I’ve been reading a lot of reviews of Where the Wild Things Are.  And I’ve noticed how different everyone’s take on this movie is – it’s interesting.  I felt confused during the movie.  My eyes enjoyed the movie, my adult brain kept stepping in to interrupt.  But I guess I’ll start at the beginning.

Something in the camera angles, the point of view of a 10 year old, the fact that Max looked almost too old to be wearing a wolf suit, almost, not quite, but almost.  Something about this is striking, his tantrums seemed real, his last assertion of being a kid making it both obnoxious and endearing.  Tears of frustration and sadness and anger in an inability to just say what he felt – those visceral emotions are so real to everyone.  I sat at work the following day staring at my inbox slightly annoyed and all I could think is how much satisfaction I would get from putting a nice snarky growl to my frustration.  It would make me feel so much better instead of having to use my adult words my therapist has so patiently taught me to do over the past year.  And then Max runs away.  And I’m right there with him, cheering him on to just go, keep running!

### Exercise instructions
**A)** Please rewrite the movie review from "Something in the" up to and including "go, keep running!", putting "bear costume" in place of "wolf suit".
**B)** Translate this sentence from the movie review into Spanish: "And then Max runs away."

### Dataset excerpts
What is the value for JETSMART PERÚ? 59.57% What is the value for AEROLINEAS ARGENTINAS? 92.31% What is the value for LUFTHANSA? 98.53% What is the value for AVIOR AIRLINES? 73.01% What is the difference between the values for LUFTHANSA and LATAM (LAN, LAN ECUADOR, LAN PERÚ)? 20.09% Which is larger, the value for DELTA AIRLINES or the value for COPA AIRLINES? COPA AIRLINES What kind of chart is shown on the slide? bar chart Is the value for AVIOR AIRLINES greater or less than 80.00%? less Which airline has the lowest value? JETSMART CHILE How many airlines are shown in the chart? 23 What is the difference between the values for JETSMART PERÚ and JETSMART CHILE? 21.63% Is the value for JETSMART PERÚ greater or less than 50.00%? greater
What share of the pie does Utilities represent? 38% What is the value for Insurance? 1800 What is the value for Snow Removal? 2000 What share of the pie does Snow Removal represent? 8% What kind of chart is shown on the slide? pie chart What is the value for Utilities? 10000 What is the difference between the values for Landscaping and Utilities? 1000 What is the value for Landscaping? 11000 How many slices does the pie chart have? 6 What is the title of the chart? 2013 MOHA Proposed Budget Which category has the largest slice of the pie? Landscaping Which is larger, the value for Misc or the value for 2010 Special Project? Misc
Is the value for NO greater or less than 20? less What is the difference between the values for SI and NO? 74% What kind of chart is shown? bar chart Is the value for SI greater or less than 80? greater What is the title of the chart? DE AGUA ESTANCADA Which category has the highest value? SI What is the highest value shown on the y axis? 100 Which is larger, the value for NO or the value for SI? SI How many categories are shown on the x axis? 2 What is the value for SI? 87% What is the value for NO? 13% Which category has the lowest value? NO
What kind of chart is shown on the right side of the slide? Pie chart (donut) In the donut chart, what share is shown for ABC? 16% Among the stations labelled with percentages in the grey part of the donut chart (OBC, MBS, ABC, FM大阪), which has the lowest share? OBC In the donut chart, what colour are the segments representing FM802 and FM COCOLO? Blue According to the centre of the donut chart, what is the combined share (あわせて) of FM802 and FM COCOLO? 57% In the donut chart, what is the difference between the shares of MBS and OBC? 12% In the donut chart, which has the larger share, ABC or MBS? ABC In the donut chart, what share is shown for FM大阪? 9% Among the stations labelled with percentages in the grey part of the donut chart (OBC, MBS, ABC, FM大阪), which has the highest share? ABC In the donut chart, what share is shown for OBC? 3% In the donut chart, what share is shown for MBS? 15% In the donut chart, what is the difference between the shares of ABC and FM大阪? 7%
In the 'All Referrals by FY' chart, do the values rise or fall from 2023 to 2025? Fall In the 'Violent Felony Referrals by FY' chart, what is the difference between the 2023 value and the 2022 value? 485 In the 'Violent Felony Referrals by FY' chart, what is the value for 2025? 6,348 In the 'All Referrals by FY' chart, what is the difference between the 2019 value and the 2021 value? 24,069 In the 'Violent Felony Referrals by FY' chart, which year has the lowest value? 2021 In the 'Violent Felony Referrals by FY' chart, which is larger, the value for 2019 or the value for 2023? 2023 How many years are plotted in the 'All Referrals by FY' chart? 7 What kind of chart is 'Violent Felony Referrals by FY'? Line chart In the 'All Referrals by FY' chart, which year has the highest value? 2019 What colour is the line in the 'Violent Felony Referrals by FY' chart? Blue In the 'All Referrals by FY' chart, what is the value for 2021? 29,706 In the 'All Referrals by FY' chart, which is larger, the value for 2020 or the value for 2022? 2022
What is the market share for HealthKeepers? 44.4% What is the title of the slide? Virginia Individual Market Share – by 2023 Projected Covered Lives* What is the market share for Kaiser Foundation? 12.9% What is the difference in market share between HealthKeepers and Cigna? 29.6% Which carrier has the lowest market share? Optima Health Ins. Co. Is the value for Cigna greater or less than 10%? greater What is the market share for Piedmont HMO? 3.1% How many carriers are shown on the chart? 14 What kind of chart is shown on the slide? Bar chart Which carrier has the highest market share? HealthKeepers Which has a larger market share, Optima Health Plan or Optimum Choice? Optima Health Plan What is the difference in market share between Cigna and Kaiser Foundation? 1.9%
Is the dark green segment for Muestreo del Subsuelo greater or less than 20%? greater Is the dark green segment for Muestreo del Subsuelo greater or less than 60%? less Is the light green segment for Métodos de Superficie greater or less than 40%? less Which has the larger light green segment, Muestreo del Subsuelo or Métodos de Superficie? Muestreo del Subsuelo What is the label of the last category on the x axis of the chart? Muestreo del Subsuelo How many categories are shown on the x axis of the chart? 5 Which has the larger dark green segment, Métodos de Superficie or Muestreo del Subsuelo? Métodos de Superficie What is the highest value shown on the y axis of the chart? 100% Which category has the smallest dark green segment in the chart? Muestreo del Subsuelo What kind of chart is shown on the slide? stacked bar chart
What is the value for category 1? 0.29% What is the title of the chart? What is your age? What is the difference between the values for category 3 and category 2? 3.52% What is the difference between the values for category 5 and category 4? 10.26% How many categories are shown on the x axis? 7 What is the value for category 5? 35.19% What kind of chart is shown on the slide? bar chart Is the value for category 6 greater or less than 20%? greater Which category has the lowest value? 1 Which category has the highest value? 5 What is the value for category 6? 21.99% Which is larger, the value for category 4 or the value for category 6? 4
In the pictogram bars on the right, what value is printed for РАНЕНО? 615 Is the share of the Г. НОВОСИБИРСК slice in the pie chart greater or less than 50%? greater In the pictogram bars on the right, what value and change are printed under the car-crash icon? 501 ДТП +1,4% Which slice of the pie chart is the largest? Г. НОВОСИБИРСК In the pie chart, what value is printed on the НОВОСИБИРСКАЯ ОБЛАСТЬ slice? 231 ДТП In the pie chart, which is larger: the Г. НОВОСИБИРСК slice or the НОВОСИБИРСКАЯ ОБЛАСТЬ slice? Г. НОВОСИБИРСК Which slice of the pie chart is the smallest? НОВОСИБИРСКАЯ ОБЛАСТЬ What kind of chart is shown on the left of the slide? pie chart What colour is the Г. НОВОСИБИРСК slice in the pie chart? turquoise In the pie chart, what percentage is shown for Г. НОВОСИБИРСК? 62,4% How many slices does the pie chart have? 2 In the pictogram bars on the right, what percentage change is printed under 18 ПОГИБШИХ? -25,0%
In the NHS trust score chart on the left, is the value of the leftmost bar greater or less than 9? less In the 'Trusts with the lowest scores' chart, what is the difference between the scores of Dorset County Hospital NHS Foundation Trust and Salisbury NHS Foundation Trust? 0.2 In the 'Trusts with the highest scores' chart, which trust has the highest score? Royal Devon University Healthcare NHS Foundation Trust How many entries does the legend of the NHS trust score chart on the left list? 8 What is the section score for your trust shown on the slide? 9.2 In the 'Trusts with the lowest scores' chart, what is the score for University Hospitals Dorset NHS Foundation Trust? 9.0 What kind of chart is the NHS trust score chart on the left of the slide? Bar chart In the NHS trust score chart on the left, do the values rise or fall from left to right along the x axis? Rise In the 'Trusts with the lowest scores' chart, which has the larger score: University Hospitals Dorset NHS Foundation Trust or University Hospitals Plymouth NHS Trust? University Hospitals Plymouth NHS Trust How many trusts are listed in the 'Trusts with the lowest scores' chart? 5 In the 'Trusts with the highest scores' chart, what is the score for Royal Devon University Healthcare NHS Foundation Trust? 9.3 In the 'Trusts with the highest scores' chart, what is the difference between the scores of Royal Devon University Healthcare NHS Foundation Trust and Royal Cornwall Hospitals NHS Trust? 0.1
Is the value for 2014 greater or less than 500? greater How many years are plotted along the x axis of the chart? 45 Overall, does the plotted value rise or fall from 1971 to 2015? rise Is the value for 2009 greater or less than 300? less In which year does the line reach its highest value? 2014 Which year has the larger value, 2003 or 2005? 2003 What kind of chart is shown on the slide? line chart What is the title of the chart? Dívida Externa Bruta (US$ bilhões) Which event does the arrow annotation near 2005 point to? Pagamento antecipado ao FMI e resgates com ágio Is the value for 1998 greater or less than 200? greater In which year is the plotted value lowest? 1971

### Answers in order
**A)**
Something in the camera angles, the point of view of a 10 year old, the fact that Max looked almost too old to be wearing a bear costume, almost, not quite, but almost.  Something about this is striking, his tantrums seemed real, his last assertion of being a kid making it both obnoxious and endearing.  Tears of frustration and sadness and anger in an inability to just say what he felt – those visceral emotions are so real to everyone.  I sat at work the following day staring at my inbox slightly annoyed and all I could think is how much satisfaction I would get from putting a nice snarky growl to my frustration.  It would make me feel so much better instead of having to use my adult words my therapist has so patiently taught me to do over the past year.  And then Max runs away.  And I’m right there with him, cheering him on to just go, keep running!

**B)** Y entonces Max se escapa.